▸ Saved data entries:
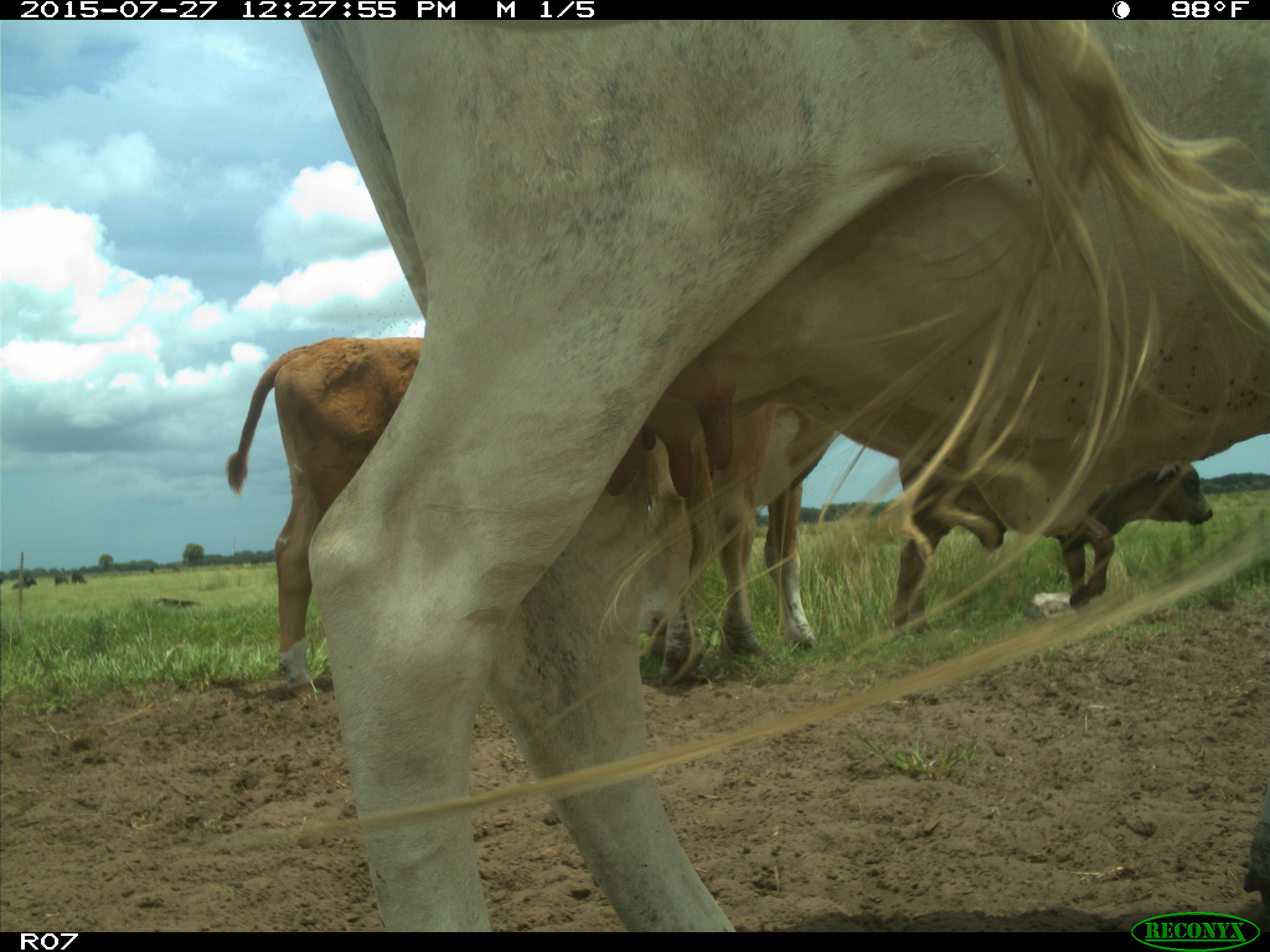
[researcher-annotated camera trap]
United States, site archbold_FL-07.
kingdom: Animalia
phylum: Chordata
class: Mammalia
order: Artiodactyla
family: Bovidae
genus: Bos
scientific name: Bos taurus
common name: domestic cow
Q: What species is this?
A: Bos taurus (domestic cow).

▸ EXERCISE BRIEF:
So that the copy stays exact, reproduce each record word for word and leave its images out.

▸ TASK RESULT:
[researcher-annotated camera trap]
United States, site archbold_FL-07.
kingdom: Animalia
phylum: Chordata
class: Mammalia
order: Artiodactyla
family: Bovidae
genus: Bos
scientific name: Bos taurus
common name: domestic cow
Q: What species is this?
A: Bos taurus (domestic cow).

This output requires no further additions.